* **Instructions**
1. In the passage on material support for terrorism, condense the paragraph beginning "Holder v. Humanitarian Law Project (2010)" into a short bulleted list that keeps its main facts.
2. Pick up the passage on material support for terrorism after its final sentence and carry it forward.
*** Opening Given passage ***
Material Support for Terrorism (18 U.S.C. § 2339)

Two principal material support statutes prohibit providing resources to designated terrorist organizations or to those planning terrorist acts.


§ 2339A — Providing Material Support to Terrorists

Prohibits providing “material support or resources” knowing or intending that such support will be used to commit a specific listed offense (e.g., murder, kidnapping, bombing of public places).

Elements:

  1. Provided material support or resources
  2. Knowing or intending the support will be used to commit a specified violent federal offense

§ 2339B — Providing Material Support to Designated Foreign Terrorist Organizations (FTOs)

Prohibits providing “material support or resources” to a designated FTO with knowledge that the organization is a designated FTO or has engaged in terrorism.

Elements:

  1. Provided material support or resources to an FTO
  2. Knowing that the organization has been designated as an FTO or knowing about its terrorist activities

Holder v. Humanitarian Law Project (2010): § 2339B is constitutional as applied to “coordinated” activities with an FTO even if the support is for the FTO’s lawful activities (legal advocacy, human rights monitoring). “Material support” can be restricted consistent with the First Amendment when provided to an FTO.
*** Closing Given passage ***
*** Opening Given records ***
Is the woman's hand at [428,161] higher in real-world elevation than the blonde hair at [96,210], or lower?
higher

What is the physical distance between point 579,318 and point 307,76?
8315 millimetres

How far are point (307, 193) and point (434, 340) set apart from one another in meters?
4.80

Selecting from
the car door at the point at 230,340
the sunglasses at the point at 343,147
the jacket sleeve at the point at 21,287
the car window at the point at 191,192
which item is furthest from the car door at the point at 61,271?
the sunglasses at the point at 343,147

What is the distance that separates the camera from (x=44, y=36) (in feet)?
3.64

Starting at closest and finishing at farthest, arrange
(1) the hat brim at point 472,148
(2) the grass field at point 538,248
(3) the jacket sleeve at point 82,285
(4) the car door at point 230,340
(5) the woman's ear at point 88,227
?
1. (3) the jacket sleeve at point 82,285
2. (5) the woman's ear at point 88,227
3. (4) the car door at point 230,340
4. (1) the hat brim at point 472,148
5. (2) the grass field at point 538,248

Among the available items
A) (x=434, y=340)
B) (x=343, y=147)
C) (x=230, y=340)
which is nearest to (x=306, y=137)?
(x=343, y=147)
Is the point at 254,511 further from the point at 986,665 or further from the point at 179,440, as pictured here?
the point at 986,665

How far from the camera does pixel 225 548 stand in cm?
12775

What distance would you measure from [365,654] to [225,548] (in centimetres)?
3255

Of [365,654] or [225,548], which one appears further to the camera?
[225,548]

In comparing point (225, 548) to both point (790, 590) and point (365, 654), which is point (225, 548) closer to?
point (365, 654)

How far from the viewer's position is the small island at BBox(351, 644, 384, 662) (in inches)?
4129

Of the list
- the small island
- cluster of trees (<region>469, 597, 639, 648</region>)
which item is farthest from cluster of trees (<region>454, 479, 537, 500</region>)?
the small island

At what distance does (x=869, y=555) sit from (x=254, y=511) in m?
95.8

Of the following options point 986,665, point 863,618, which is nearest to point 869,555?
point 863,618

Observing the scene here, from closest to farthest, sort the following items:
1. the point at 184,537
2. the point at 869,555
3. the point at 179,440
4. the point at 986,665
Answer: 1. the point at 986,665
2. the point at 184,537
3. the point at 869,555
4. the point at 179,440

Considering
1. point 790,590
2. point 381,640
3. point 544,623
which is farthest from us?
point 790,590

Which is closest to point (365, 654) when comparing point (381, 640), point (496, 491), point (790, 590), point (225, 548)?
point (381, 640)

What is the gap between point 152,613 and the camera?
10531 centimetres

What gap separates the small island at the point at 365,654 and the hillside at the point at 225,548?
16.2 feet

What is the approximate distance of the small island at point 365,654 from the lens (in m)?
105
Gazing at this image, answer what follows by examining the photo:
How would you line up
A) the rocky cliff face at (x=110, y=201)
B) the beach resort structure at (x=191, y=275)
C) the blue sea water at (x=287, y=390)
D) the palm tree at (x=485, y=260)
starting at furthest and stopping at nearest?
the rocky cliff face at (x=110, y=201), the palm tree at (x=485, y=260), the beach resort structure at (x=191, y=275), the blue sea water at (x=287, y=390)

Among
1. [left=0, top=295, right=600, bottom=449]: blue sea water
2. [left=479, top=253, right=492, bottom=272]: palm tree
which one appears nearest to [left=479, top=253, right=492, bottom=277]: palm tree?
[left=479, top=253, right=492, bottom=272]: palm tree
*** Closing Given records ***
* **Numbered responses**
1.
- Holder v. Humanitarian Law Project (2010) held § 2339B constitutional as applied to activities "coordinated" with an FTO.
- This holds even when the support is for the FTO's lawful activities, such as legal advocacy or human rights monitoring.
- "Material support" provided to an FTO can be restricted consistent with the First Amendment.

2.
”Material Support or Resources”

§ 2339A(b): defined to include money, financial services, lodging, training, expert advice or assistance, safehouses, false documentation, communications equipment, facilities, weapons, lethal substances, explosives, personnel, and transportation.

Personnel: providing oneself as personnel to an FTO counts. Coordination requirement: after Humanitarian Law Project, purely independent activity (advocacy on behalf of an FTO without coordination) may be protected by the First Amendment.


Penalty

§ 2339B: up to 15 years; up to life imprisonment if death results.